Now if you have been using SQL Server for a while, this probably is common sense and I'm amazed that you are still reading this post. However, for people new to SQL, this kind of problem isn't very obvious.  Once you make the same conversion the output problem makes perfect sense.  So how do you get around it?  When converting datetime to a string, rather than CAST() use CONVERT() and specify the style to convert the datetime to as a part of the conversion.  A full list of the types can be found in:

http://msdn.microsoft.com/en-us/library/ms187928.aspx

For this example, the 121 type matches the original output that was expected in the query.

DECLARE @dt1 datetime
SET @dt1 = '2009-07-10 01:30:00.000'
SELECT @dt1
SELECT RIGHT(CONVERT(VARCHAR
(23), @dt1, 121), LEN(CONVERT(VARCHAR(23), @dt1, 121))-11)

image

The list of implicit conversions possible can be found on the previously mentioned link.  However, you shouldn't rely on implicit conversions as a matter of practice in your code.  When dealing with data of varying types, it is best to perform explicit conversions to prevent problems such as the one demonstrated above from occurring. 

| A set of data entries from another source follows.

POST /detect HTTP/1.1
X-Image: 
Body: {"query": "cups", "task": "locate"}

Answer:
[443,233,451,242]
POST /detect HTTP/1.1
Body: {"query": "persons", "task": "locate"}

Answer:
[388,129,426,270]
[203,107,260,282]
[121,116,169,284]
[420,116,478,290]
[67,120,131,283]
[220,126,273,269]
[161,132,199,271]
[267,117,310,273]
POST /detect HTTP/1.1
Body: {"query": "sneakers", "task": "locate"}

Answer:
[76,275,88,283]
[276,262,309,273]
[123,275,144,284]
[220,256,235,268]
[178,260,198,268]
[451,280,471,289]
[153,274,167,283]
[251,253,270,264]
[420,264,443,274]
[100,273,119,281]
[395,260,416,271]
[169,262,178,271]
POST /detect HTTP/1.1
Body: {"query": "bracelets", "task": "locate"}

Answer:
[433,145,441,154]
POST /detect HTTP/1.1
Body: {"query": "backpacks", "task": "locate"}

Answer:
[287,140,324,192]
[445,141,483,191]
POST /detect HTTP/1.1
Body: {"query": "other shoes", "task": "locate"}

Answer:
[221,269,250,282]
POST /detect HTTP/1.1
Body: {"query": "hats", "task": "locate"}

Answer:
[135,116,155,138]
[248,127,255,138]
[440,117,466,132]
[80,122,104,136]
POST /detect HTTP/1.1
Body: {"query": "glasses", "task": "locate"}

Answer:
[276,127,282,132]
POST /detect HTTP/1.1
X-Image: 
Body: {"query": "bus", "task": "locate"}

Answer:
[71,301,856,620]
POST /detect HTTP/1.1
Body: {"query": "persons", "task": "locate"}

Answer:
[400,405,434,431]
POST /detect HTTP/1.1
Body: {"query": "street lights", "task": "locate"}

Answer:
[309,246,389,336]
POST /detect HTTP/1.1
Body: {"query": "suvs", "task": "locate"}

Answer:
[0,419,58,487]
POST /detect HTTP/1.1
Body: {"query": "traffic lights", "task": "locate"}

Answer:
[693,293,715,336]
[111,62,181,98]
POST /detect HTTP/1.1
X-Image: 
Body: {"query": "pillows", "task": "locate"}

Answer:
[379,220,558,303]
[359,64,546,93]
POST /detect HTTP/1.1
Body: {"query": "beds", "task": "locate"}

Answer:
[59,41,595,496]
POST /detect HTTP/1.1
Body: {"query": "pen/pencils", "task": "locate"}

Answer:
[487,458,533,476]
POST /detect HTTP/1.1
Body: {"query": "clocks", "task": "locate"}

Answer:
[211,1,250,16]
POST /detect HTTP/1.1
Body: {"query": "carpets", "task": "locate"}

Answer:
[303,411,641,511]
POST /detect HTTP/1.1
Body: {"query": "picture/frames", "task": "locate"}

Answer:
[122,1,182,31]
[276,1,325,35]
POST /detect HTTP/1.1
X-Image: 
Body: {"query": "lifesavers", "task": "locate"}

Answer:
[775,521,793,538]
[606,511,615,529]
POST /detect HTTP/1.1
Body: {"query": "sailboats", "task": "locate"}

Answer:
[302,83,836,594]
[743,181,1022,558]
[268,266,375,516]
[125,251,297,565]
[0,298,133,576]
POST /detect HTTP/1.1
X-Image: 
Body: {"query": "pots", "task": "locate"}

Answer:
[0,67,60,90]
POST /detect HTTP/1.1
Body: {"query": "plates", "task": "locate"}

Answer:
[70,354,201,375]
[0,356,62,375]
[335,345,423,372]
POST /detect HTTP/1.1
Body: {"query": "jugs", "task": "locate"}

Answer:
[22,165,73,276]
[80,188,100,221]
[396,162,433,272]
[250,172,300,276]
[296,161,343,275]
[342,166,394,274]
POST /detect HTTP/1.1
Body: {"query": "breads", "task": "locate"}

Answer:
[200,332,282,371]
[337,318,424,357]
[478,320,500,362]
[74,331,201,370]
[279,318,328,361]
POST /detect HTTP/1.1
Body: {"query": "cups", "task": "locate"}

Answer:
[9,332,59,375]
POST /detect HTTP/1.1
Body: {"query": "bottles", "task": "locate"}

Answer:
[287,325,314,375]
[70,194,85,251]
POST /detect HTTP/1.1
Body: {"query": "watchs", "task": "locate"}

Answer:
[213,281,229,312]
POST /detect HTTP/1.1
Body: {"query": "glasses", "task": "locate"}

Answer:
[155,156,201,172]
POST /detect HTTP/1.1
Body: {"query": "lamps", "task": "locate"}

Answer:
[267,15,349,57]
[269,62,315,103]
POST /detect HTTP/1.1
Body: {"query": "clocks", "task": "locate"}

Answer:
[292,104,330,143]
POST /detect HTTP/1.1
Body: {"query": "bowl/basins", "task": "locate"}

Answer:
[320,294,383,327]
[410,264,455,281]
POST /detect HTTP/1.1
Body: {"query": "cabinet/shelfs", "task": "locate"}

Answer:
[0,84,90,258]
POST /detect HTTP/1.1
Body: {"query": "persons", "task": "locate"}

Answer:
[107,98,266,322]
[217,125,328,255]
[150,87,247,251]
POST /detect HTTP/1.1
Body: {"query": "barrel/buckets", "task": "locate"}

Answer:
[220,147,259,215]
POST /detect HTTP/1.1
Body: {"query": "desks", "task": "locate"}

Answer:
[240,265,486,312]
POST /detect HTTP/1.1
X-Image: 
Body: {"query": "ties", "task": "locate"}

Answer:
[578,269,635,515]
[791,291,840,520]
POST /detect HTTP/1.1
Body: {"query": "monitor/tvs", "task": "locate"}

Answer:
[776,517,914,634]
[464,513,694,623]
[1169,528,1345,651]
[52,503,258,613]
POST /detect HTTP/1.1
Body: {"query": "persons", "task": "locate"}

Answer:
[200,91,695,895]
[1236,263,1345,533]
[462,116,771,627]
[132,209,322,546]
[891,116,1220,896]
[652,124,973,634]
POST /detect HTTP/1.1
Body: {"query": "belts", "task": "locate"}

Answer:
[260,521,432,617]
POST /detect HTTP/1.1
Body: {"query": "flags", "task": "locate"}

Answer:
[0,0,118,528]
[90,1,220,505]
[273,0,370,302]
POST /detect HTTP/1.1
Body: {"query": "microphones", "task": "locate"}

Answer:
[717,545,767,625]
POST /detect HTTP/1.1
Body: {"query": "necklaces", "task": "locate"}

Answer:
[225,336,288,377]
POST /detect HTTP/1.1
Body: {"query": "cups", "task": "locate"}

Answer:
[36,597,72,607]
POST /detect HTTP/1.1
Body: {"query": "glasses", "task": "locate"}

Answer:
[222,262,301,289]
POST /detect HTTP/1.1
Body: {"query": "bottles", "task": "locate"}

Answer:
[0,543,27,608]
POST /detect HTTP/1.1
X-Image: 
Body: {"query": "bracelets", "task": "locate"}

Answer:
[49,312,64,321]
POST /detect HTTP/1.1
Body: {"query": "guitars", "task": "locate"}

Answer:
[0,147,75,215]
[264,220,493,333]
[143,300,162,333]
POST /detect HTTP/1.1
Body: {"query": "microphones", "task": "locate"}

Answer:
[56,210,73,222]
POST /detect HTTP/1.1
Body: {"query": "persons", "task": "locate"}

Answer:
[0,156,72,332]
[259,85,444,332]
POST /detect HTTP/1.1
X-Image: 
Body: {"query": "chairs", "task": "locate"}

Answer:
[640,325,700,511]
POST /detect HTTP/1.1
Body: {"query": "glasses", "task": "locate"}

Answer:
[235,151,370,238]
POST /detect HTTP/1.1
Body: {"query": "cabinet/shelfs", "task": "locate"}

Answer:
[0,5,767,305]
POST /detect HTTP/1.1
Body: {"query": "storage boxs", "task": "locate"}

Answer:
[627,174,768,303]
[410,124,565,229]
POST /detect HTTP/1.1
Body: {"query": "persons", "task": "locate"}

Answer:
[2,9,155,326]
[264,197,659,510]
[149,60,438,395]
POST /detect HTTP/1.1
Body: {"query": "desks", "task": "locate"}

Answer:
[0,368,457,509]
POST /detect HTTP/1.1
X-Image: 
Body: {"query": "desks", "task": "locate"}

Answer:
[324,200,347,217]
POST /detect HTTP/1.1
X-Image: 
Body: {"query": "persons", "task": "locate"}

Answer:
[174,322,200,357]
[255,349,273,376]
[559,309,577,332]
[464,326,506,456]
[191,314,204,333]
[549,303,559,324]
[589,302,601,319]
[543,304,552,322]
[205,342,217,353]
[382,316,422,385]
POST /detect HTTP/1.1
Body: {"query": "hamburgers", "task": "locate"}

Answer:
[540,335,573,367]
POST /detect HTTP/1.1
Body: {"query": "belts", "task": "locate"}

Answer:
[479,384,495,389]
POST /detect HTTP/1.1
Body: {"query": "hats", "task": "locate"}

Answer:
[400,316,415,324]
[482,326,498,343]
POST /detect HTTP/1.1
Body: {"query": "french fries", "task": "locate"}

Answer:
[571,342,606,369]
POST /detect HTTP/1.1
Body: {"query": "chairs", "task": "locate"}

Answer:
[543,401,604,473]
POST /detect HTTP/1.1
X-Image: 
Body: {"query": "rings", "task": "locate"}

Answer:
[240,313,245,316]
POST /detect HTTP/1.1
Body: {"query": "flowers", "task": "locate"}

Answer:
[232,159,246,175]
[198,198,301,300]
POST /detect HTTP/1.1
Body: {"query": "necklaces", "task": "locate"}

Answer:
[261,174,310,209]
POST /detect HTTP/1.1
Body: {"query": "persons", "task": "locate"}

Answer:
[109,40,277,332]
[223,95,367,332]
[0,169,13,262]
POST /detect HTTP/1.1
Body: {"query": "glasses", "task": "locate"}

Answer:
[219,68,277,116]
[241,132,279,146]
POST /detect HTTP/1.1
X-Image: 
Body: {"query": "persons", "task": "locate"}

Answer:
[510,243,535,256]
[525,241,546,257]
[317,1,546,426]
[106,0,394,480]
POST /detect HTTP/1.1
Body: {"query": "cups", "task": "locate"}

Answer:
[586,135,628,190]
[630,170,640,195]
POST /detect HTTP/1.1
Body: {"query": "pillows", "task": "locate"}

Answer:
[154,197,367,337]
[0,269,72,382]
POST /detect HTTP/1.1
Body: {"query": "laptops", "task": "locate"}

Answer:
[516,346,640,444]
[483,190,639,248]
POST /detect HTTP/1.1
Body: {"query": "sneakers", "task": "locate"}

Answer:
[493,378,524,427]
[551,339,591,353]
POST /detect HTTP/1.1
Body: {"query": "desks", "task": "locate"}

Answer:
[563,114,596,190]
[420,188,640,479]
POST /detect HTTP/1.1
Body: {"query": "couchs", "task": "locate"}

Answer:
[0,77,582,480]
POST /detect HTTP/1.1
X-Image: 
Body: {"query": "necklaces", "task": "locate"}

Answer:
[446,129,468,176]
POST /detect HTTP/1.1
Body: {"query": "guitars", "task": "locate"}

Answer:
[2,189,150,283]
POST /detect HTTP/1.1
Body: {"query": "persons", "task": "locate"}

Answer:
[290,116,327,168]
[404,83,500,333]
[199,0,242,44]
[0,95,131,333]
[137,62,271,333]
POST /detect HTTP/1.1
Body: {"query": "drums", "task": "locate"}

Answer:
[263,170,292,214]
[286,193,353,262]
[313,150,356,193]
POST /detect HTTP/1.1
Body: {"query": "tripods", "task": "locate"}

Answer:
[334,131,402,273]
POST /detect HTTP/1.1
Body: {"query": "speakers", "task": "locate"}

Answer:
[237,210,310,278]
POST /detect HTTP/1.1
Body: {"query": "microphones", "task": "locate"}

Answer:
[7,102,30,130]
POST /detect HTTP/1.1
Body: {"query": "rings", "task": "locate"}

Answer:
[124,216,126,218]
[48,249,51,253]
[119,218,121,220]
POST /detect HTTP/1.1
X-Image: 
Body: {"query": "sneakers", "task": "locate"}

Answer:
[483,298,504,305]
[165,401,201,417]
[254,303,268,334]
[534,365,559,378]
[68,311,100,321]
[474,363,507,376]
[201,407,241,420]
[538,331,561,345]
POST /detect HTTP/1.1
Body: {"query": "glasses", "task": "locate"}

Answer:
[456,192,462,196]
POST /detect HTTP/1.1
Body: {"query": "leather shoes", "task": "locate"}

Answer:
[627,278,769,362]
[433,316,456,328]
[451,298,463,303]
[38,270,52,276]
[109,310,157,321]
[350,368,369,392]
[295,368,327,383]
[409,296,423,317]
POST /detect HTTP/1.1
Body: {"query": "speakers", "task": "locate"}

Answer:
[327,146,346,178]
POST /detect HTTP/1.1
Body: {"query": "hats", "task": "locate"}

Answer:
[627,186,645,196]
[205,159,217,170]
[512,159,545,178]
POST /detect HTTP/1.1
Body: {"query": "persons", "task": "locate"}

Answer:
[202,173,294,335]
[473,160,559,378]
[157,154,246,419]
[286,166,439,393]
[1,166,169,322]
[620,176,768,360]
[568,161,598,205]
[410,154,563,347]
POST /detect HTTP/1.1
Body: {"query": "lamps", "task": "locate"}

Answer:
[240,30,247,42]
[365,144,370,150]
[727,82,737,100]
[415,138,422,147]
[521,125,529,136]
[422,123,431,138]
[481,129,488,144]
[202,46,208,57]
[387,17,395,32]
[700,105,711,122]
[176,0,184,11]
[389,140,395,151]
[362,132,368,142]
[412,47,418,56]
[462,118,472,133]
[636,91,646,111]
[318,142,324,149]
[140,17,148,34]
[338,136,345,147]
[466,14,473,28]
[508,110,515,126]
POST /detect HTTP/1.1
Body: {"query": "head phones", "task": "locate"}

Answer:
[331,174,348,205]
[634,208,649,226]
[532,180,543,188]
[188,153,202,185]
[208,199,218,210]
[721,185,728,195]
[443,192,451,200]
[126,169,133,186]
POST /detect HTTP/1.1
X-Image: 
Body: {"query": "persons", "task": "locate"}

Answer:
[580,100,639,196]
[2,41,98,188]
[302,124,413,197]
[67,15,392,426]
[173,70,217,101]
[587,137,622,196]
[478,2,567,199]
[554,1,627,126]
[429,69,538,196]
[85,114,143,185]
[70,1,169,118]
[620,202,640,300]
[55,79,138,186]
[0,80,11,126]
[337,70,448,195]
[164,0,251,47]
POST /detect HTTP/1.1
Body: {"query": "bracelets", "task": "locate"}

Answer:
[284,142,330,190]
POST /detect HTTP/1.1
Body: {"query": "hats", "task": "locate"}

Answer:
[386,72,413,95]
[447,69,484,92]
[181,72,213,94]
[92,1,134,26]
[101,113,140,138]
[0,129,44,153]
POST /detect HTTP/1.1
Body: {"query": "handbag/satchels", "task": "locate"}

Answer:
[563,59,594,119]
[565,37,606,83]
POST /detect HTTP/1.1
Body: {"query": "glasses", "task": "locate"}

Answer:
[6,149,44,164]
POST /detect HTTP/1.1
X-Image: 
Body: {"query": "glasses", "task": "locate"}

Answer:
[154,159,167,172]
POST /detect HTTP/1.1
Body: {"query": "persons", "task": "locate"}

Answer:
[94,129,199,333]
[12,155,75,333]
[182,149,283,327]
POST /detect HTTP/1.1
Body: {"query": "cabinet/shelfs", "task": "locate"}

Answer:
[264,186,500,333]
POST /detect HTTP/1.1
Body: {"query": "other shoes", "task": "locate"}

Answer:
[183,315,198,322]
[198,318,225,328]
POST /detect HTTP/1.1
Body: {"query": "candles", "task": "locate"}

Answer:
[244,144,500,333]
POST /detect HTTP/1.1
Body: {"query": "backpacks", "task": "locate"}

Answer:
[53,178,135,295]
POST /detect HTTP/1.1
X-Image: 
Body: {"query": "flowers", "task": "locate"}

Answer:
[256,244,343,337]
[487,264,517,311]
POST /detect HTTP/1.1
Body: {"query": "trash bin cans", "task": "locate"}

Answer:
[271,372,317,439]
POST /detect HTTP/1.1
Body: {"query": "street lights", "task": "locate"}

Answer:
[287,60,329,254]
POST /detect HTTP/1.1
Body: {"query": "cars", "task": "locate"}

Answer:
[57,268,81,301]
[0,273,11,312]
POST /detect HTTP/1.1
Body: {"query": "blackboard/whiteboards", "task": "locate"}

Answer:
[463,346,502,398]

Implicit conversions can also happen in other situations as well.  Datatypes in SQL Server have a conversion hierarchy or precedence that is documented in the Books Online:

http://msdn.microsoft.com/en-us/library/ms190309.aspx

When implicit conversions occur while evaluating two values against each other, the value with the lowest data type in precedence is converted to the higher precedence.  The is generally most problematic when a datatype of higher precedence is used in the WHERE predicate of a query.  The end result is a table scan of the table since the optimization causes a CONVERT() to occur on the column side of the predicate.  For Example:

USE tempdb
GO
CREATE TABLE dbo.ContactCopy
(
  
ContactID INT NOT NULL IDENTITY (1, 1) PRIMARY KEY,
  
NameStyle bit NOT NULL,
  
Title VARCHAR(8) NULL,
  
FirstName VARCHAR(50) NOT NULL,
  
MiddleName VARCHAR(50) NULL,
  
LastName VARCHAR(50) NOT NULL,
  
Suffix VARCHAR(50) NULL,
  
EmailAddress VARCHAR(50) NULL,
  
EmailPromotion INT NOT NULL,
  
Phone VARCHAR(50) NULL
ON [PRIMARY]
GO
SET IDENTITY_INSERT dbo.ContactCopy ON
GO
IF EXISTS(SELECT * FROM AdventureWorks.Person.Contact)
INSERT INTO dbo.ContactCopy 
  
(ContactID, NameStyle, Title, FirstName, MiddleName, LastName
      
Suffix, EmailAddress, EmailPromotion, Phone)
SELECT ContactID, NameStyle
      
CONVERT(VARCHAR(8), Title), 
      
CONVERT(VARCHAR(50), FirstName), 
      
CONVERT(VARCHAR(50), MiddleName), 
      
CONVERT(VARCHAR(50), LastName), 
      
CONVERT(VARCHAR(50), Suffix), 
      
CONVERT(VARCHAR(50), EmailAddress), 
      
EmailPromotion
      
CONVERT(VARCHAR(50), Phone)
FROM AdventureWorks.Person.Contact
GO
SET IDENTITY_INSERT dbo.ContactCopy OFF
GO
CREATE INDEX IX_ContactCopy_LastName ON dbo.ContactCopy (LastName)
GO
SELECT ContactID
FROM dbo.ContactCopy
WHERE LastName = 'Adams'
GO
SELECT ContactID
FROM dbo.ContactCopy
WHERE LastName = N'Adams'

The unicode N'Adams' forces an implicit conversion of the LastName column which results in a more expensive Index Scan instead of a Index Seek:

image

The implicit conversion can be seen by hovering the mouse over the Index Scan operator:

image 

This is one of the biggest drawbacks that I have seen from a basic implementation of LINQ to SQL (I understand there are ways to work around this as commented on my blog post on LINQ to SQL.) since the LINQ query TSQL code is produced using unicode types.  Most programmers that would be using LINQ to SQL/Entity Framework would miss this kind of thing until it became a severe performance problem. 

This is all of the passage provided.